**Aim of the task**
From the material below, copy exactly the lines beginning with the one that contains "cornflakes: Young attractive" and ending with the one that contains "Clear high mountain spring waters in summer"; the pictures stay out.

*** Given data ***

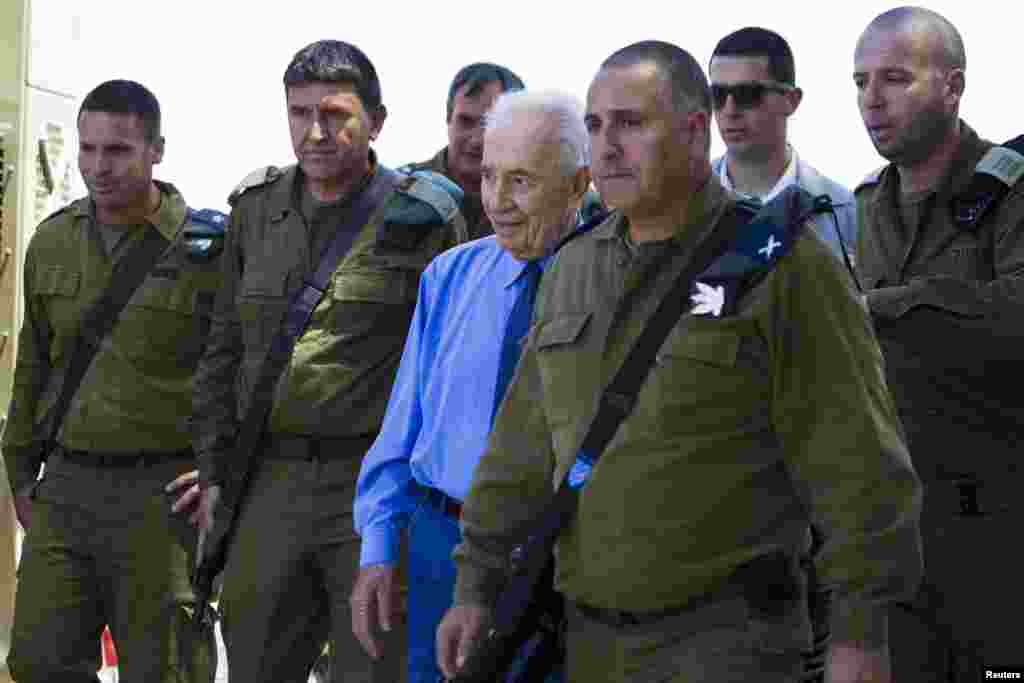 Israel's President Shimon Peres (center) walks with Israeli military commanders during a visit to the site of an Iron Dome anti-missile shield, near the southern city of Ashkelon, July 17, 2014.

*** End of Given data ***
*** Given data ***

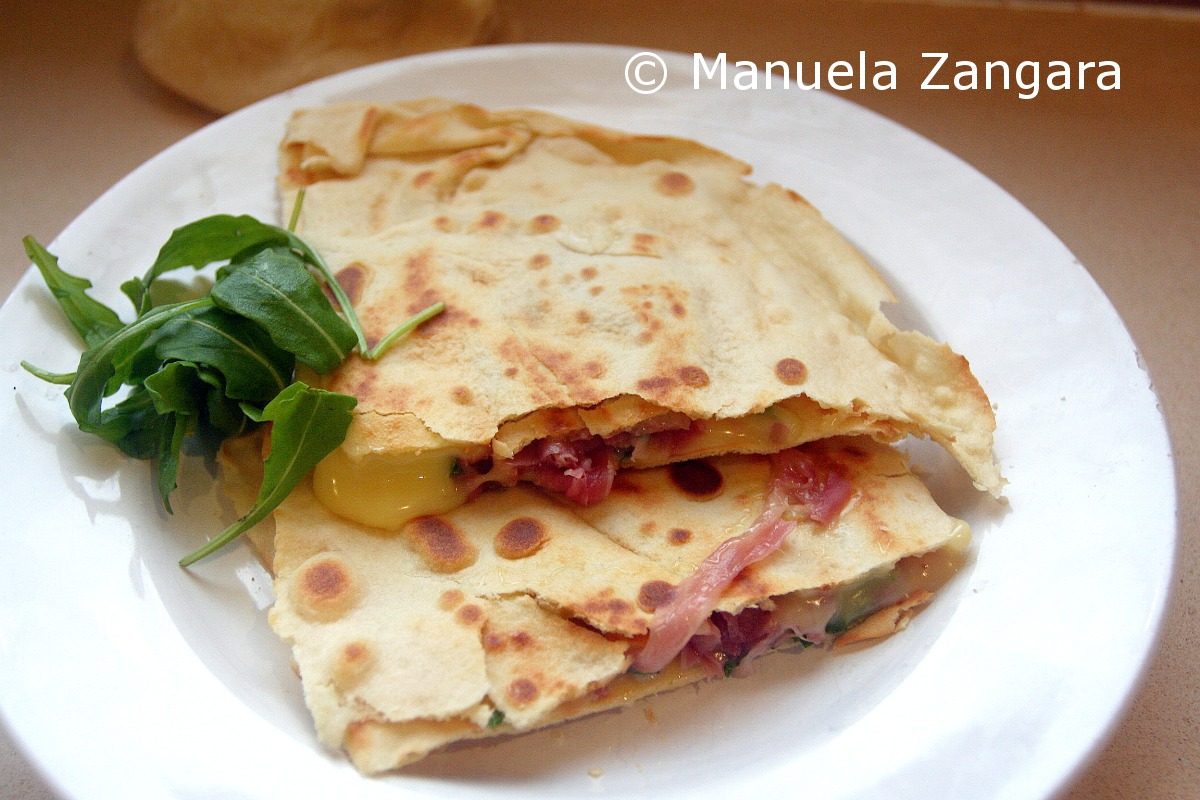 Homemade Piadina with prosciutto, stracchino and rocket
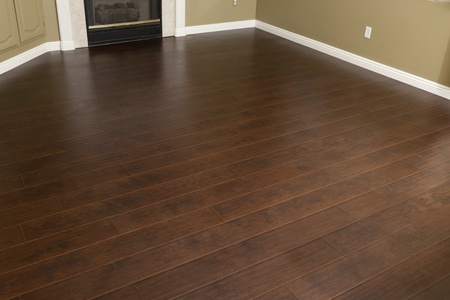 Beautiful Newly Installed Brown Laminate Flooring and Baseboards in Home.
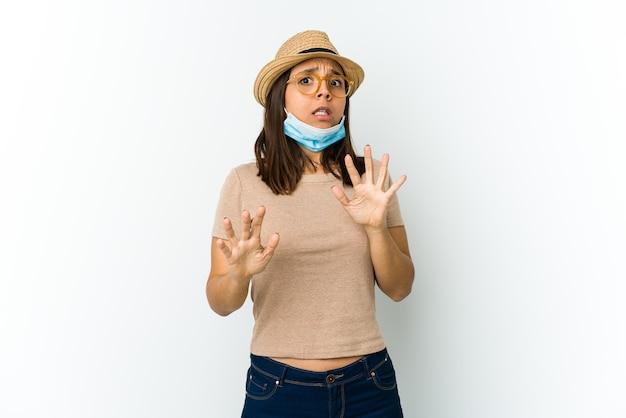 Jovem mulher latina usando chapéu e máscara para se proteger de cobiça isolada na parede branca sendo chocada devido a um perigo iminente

*** End of Given data ***
*** Given data ***

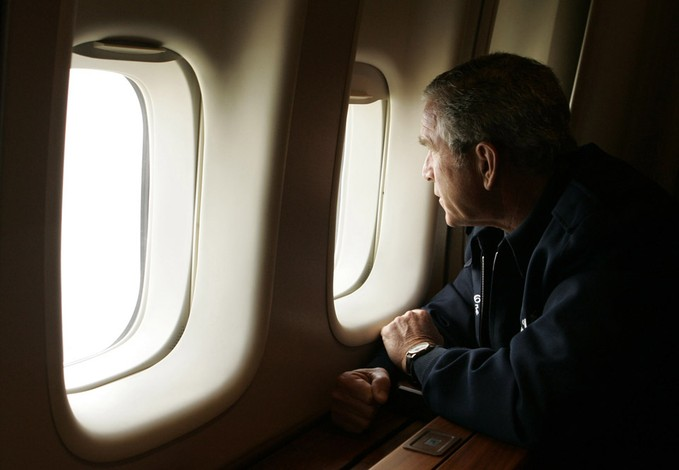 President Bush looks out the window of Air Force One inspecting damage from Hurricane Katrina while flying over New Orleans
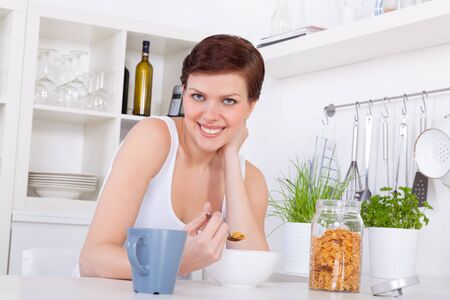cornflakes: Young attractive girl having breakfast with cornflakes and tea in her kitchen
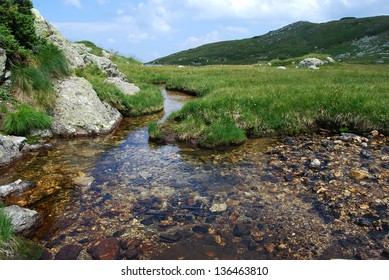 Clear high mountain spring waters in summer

*** End of Given data ***

**Solution for this task**
cornflakes: Young attractive girl having breakfast with cornflakes and tea in her kitchen
 Clear high mountain spring waters in summer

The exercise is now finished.